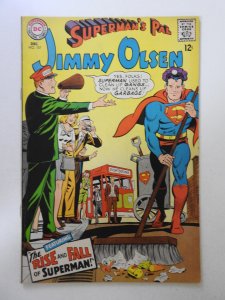 Superman's Pal, Jimmy Olsen #107 (1967) VG/FN Condition ink on interior ...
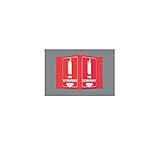 Image of Brady Worldwide Sign Inlin Fire Exting 8X10IN L0FE15A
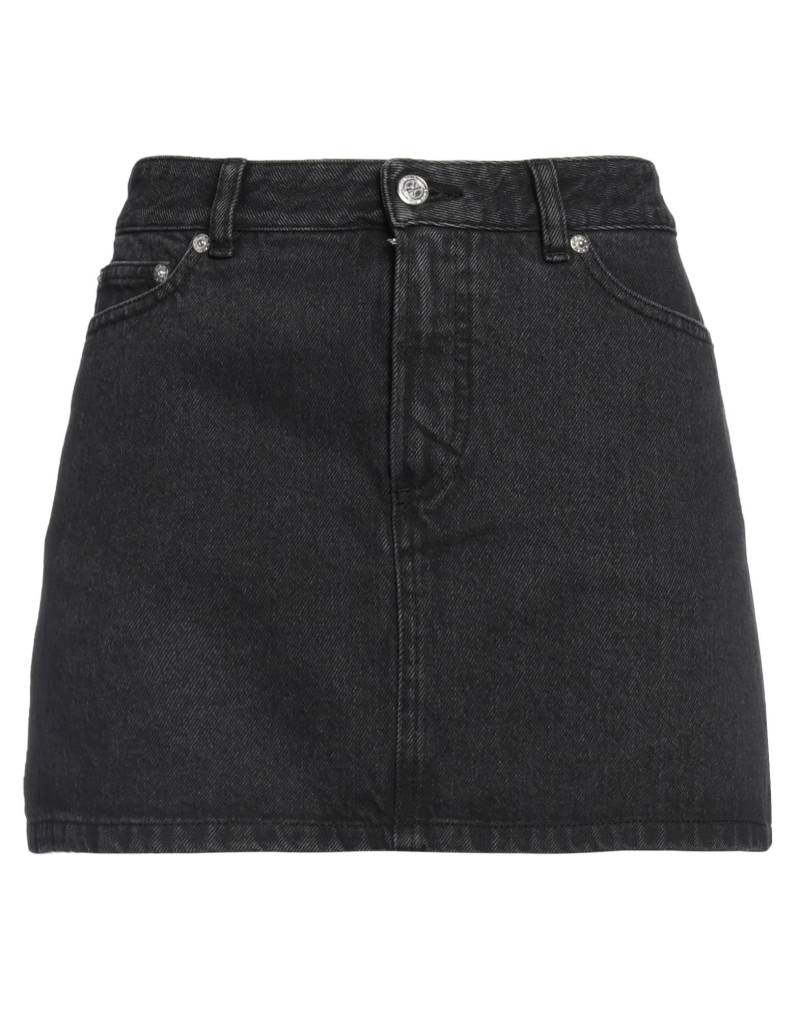 A.P.C. Jeansrock Damen Schwarz von A.P.C.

WORK TASK
Make an exact copy of the data above, pictures excluded.

EXERCISE SOLUTION
 Superman's Pal, Jimmy Olsen #107 (1967) VG/FN Condition ink on interior ...
 Image of Brady Worldwide Sign Inlin Fire Exting 8X10IN L0FE15A
 A.P.C. Jeansrock Damen Schwarz von A.P.C.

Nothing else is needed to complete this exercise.